> **Provided data**:
* * *

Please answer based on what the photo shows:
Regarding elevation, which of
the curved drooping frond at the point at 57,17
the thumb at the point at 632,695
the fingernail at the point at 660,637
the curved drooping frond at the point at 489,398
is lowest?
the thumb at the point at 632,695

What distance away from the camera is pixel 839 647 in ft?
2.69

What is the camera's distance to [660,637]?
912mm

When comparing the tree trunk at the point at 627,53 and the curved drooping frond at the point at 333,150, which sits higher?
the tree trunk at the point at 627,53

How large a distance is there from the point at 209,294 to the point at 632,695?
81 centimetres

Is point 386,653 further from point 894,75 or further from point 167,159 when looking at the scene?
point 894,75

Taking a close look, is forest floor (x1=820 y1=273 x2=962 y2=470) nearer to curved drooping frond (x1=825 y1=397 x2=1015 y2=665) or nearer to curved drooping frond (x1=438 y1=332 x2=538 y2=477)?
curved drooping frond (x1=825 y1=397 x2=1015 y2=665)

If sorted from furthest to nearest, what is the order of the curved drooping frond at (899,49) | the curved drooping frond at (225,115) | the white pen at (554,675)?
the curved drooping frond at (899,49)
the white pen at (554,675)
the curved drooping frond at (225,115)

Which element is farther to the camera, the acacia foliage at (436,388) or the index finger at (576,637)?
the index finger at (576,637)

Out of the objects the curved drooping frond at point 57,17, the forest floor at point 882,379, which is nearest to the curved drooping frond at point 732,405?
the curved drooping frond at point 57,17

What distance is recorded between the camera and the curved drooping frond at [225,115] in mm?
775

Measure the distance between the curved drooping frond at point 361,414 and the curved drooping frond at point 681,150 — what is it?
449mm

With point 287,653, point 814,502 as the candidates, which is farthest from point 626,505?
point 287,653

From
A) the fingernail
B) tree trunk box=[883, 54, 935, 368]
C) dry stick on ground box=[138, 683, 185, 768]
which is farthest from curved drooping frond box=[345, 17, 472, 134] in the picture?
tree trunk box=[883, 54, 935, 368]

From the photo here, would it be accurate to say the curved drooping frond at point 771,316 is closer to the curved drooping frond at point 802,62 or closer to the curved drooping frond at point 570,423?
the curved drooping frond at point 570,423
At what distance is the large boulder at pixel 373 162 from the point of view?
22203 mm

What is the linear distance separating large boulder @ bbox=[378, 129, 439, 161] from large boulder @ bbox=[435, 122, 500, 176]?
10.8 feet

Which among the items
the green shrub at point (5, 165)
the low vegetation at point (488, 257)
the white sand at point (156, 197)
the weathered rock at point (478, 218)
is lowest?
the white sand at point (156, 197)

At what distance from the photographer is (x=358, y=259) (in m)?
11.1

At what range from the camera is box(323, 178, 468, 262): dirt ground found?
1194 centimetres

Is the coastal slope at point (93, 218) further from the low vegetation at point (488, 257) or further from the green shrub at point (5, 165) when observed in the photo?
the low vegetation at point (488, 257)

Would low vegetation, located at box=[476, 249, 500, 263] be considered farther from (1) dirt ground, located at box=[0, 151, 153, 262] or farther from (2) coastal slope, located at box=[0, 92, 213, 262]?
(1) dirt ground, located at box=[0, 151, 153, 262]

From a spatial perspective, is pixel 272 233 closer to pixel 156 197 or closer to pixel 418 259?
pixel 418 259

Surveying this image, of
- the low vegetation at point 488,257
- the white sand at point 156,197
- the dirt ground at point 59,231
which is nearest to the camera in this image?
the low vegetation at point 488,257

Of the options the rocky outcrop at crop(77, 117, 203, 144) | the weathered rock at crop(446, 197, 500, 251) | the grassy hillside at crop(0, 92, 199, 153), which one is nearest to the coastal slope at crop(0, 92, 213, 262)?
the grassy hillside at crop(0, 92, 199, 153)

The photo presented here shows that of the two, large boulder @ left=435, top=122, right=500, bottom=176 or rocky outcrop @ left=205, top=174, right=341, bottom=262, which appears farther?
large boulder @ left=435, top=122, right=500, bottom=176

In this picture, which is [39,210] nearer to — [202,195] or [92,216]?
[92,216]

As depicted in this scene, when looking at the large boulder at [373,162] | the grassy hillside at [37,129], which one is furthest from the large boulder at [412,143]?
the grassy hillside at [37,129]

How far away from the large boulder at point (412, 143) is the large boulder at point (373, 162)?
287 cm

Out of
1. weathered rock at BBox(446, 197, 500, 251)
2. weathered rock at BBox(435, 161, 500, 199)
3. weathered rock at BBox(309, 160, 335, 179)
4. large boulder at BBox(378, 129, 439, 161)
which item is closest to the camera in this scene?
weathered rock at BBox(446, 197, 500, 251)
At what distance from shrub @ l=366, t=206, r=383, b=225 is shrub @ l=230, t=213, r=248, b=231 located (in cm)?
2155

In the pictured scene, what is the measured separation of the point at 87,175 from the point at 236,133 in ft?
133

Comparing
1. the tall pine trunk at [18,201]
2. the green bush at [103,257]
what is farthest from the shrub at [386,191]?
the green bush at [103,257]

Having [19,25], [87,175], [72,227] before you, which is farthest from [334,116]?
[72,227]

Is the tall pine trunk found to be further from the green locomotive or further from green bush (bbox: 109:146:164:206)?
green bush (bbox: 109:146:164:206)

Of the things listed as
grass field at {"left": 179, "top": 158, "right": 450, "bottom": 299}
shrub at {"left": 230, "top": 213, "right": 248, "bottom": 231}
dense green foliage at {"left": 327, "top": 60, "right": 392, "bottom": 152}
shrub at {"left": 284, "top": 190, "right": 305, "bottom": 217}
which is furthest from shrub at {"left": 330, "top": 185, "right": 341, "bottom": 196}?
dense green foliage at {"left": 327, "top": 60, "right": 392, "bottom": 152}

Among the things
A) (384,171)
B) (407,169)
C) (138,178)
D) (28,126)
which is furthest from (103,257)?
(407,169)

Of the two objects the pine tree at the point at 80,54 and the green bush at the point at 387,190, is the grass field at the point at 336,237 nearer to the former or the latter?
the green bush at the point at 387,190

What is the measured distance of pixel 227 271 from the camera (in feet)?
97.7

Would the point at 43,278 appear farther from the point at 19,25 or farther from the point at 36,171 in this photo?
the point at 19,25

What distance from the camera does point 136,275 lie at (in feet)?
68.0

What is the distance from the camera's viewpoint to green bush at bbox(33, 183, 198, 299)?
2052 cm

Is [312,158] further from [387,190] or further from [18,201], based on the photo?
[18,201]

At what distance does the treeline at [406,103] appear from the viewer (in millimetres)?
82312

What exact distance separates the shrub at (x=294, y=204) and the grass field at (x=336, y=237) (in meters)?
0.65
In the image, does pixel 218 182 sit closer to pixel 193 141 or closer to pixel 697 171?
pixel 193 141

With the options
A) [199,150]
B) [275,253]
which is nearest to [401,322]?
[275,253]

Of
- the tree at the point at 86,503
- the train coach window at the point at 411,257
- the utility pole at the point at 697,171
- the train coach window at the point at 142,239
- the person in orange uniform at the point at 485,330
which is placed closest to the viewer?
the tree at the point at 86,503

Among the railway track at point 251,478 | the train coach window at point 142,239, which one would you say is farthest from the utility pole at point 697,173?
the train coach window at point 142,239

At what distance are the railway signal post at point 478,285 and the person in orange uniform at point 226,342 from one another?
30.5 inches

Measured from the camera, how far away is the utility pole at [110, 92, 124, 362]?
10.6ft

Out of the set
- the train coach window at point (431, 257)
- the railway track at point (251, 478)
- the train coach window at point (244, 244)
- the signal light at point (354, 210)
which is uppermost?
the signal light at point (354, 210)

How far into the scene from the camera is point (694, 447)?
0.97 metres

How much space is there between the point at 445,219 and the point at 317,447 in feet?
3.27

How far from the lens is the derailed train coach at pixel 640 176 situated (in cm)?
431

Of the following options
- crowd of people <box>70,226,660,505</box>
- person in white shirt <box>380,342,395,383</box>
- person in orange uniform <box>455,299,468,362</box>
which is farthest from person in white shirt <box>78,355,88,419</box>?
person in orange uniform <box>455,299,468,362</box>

* * *

> **The request**: In the records, switch "lens" to "camera" across the stretch from the line containing "How far from" through the end of the records, and give those lines back with nothing else changed.

> **Exercise result**:
How far from the camera is the derailed train coach at pixel 640 176 situated (in cm)?
431

Of the following options
- crowd of people <box>70,226,660,505</box>
- person in white shirt <box>380,342,395,383</box>
- person in orange uniform <box>455,299,468,362</box>
which is farthest from person in white shirt <box>78,355,88,419</box>?
person in orange uniform <box>455,299,468,362</box>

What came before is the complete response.